_Testo fornito_

---------------

L’arrivo a Newcastle, città natale di Sting(!), è piuttosto shockante…: dopo un viaggio eterno, raggiungo questa tipica casetta inglese su due piani, con cortile sul retro, che affaccia su una strada interna di servizio (avete presente la casa di Billy Elliot? Uguale…!). Entrato in casa, devo schivare l’enorme canoa del fratello Nigel, abbandonata nel corridoio, a lato della scala per il primo piano.
Neanche il tempo di fare conoscenza con gli altri membri della famiglia e Graeme mi porta al pub “The Blak Horse”, dove ci attendono alcuni amici: lui offre a tutti il primo giro; sto sorseggiando la mia prima pinta di Bitter, quando un amico fa un altro giro; neanche il tempo di finire la prima pinta, che mi arriva la terza… Non ricordo quanti amici si fossero uniti alla brigata, né se sia arrivato a fare un giro per tutti anch’io: so solo che mi sono svegliato la mattina dopo, molto tardi (!), faticando a riconoscere la stanza dove mi trovavo… Perfetto primo approccio con un pub inglese, direi…
I giorni seguenti sono meno traumatici e, in partenza per Londra, mi chiedo se riuscirò a trovare i miei amici italiani, coi quali (in mancanza di cellulari) ci siamo dati da tempo appuntamento il tal giorno alla tal ora in Trafalgar Square, sotto ai leoni alla base del monumento a Horatio Nelson!

---------------

_Materiale grezzo_
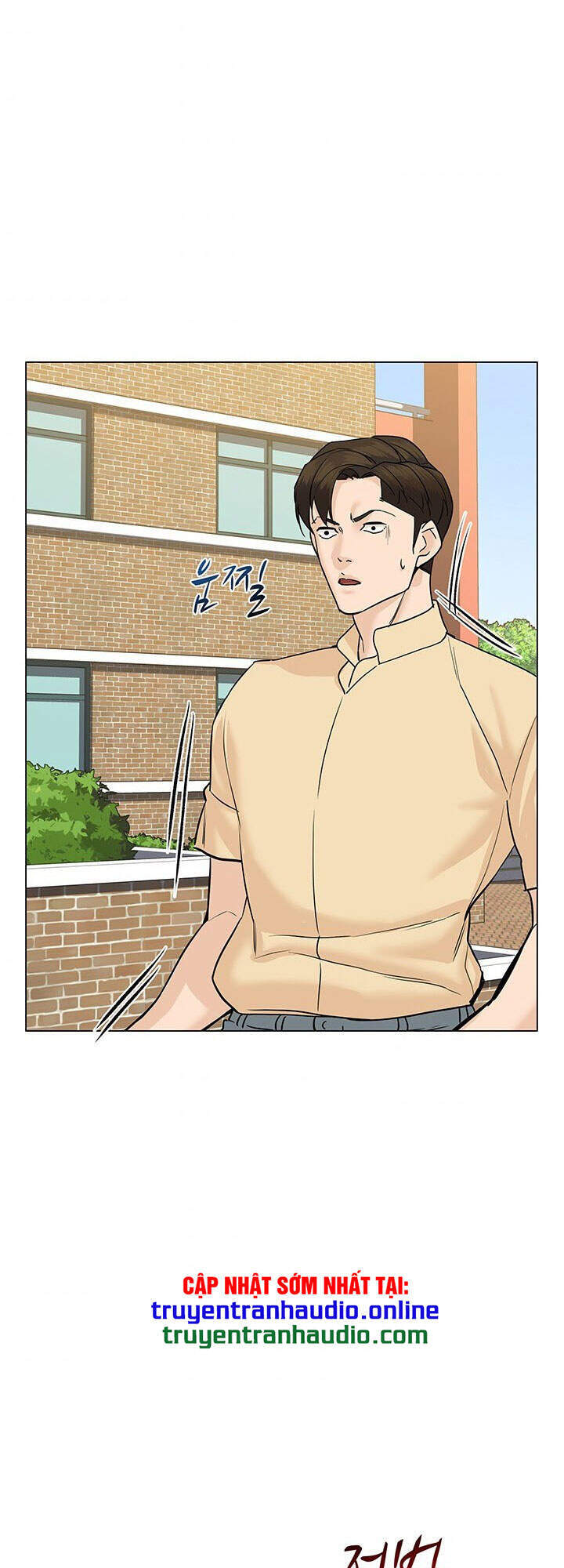 page_45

---------------

_Consegna 1_
Nel racconto del viaggio in Inghilterra, sostituisci "canoa" con "bicicletta" e riscrivi il brano che inizia con "L’arrivo a Newcastle, città" e termina con "il primo piano.".
_Consegna 2_
Prosegui il racconto del viaggio in Inghilterra a partire dall'ultima frase riportata.

_Risposta 1_
L’arrivo a Newcastle, città natale di Sting(!), è piuttosto shockante…: dopo un viaggio eterno, raggiungo questa tipica casetta inglese su due piani, con cortile sul retro, che affaccia su una strada interna di servizio (avete presente la casa di Billy Elliot? Uguale…!). Entrato in casa, devo schivare l’enorme bicicletta del fratello Nigel, abbandonata nel corridoio, a lato della scala per il primo piano.

_Risposta 2_
Sorprendentemente, riusciamo a trovarci con Matteo e Luca (detto Il Mistico) da Bologna e l’inossidabile Lele, giunto direttamente da Napoli. Trovata sistemazione in un’improbabile ostello, inizia il nostro girovagare da turisti diciottenni nella Londra di metà anni ’80, una vera Mecca per noi figli del post-punk e desiderosi di toccare con mano quella cultura di strada, di contaminazioni e di sperimentazione, che tanto avevamo sognato negli anni precedenti.
I quartieri londinesi, i negozi di dischi e di abbigliamento (è lì che ho comprato i miei primi Dr.Martens – i primi apparsi nel mio liceo bolognese! – e le mie Creeper), ma anche i musei e i luoghi imprescindibili della sterminata Londra, oltre ai pub e ai locali, frequentati da gente improponibile per le nostre, tutto sommato provinciali, città italiane…
In quei giorni ho compreso fino in fondo la teoria della relatività di Einstein: a Bologna, visto il mio look un po’ eccentrico, mi capitava che alcune vecchiette cambiassero marciapiede quando mi incrociavano (chissà poi perché… mica ero cattivo….), mentre in alcune zone di Londra eravamo noi a cambiare marciapede, incrociano alcuni degli improbabili di cui sopra….
A un certo punto, scopriamo che il giorno prima della nostra partenza, ci sarà un concerto al teatro tenda di Finsbury Park, con capofila Siouxie & The Banshees, la regina del gotico inglese: per Lele e me è un richiamo troppo forte e investiamo volentieri le 8 sterline per i biglietti!
La band aveva esordito nel 1976, in piena nascita del movimento punk e, come molte in quel periodo, a fronte del grande fermento che animava musicisti spesso improvvisati, aveva risentito proprio delle difficoltà di reperirne di adeguati ad un progetto professionale in ambito musicale.
Specchio di tale difficoltà, agli esordi si esibirono con alla batteria Sid Vicious, poi noto come bassista dei Sex Pistols!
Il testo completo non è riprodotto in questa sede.